__PROVIDED DATA__

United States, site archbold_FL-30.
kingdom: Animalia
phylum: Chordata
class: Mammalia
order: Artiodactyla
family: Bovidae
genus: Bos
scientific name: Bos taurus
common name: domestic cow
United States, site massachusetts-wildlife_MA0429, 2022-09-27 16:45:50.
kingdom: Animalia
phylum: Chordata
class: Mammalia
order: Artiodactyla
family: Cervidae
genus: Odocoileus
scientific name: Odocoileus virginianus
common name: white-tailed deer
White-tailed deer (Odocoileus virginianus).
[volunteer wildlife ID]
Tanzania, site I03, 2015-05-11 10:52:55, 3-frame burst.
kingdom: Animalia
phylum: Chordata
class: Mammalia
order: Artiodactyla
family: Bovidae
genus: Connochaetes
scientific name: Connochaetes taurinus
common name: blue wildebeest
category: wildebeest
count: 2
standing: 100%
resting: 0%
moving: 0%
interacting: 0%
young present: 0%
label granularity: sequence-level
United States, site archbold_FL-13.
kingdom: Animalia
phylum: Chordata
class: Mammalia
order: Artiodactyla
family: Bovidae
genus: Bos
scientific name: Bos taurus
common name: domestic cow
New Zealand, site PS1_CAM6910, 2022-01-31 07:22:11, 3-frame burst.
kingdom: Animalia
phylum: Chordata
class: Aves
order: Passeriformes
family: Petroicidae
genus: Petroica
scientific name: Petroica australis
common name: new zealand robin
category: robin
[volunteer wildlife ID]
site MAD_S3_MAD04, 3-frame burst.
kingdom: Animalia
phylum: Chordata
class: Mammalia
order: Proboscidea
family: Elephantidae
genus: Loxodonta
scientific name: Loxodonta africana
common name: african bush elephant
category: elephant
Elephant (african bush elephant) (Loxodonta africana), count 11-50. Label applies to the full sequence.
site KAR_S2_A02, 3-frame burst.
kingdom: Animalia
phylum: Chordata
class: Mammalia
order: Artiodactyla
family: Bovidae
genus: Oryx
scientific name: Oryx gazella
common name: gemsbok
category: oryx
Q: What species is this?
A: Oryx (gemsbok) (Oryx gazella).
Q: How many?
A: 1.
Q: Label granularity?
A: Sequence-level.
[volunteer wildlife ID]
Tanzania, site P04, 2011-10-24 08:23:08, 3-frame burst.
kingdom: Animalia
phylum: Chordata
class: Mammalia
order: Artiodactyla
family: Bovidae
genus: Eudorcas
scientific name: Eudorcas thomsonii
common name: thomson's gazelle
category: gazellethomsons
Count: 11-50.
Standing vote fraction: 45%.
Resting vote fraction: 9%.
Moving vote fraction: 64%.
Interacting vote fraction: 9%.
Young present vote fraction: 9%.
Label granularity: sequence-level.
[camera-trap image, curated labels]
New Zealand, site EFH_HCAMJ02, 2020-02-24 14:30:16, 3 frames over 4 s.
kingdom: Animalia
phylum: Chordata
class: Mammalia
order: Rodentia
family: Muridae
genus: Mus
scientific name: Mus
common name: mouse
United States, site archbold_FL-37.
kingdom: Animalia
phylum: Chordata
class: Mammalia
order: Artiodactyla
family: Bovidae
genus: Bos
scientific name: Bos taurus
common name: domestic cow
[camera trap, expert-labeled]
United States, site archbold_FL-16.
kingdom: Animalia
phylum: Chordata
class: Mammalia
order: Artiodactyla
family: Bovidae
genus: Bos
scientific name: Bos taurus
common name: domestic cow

__WHAT TO PRODUCE__
Using the material above, transcribe exactly the lines from the line with "interacting: 0%" to the line with "Count: 11-50."; both count, and nothing else goes in.

__THE COMPLETED TASK__
interacting: 0%
young present: 0%
label granularity: sequence-level
United States, site archbold_FL-13.
kingdom: Animalia
phylum: Chordata
class: Mammalia
order: Artiodactyla
family: Bovidae
genus: Bos
scientific name: Bos taurus
common name: domestic cow
New Zealand, site PS1_CAM6910, 2022-01-31 07:22:11, 3-frame burst.
kingdom: Animalia
phylum: Chordata
class: Aves
order: Passeriformes
family: Petroicidae
genus: Petroica
scientific name: Petroica australis
common name: new zealand robin
category: robin
[volunteer wildlife ID]
site MAD_S3_MAD04, 3-frame burst.
kingdom: Animalia
phylum: Chordata
class: Mammalia
order: Proboscidea
family: Elephantidae
genus: Loxodonta
scientific name: Loxodonta africana
common name: african bush elephant
category: elephant
Elephant (african bush elephant) (Loxodonta africana), count 11-50. Label applies to the full sequence.
site KAR_S2_A02, 3-frame burst.
kingdom: Animalia
phylum: Chordata
class: Mammalia
order: Artiodactyla
family: Bovidae
genus: Oryx
scientific name: Oryx gazella
common name: gemsbok
category: oryx
Q: What species is this?
A: Oryx (gemsbok) (Oryx gazella).
Q: How many?
A: 1.
Q: Label granularity?
A: Sequence-level.
[volunteer wildlife ID]
Tanzania, site P04, 2011-10-24 08:23:08, 3-frame burst.
kingdom: Animalia
phylum: Chordata
class: Mammalia
order: Artiodactyla
family: Bovidae
genus: Eudorcas
scientific name: Eudorcas thomsonii
common name: thomson's gazelle
category: gazellethomsons
Count: 11-50.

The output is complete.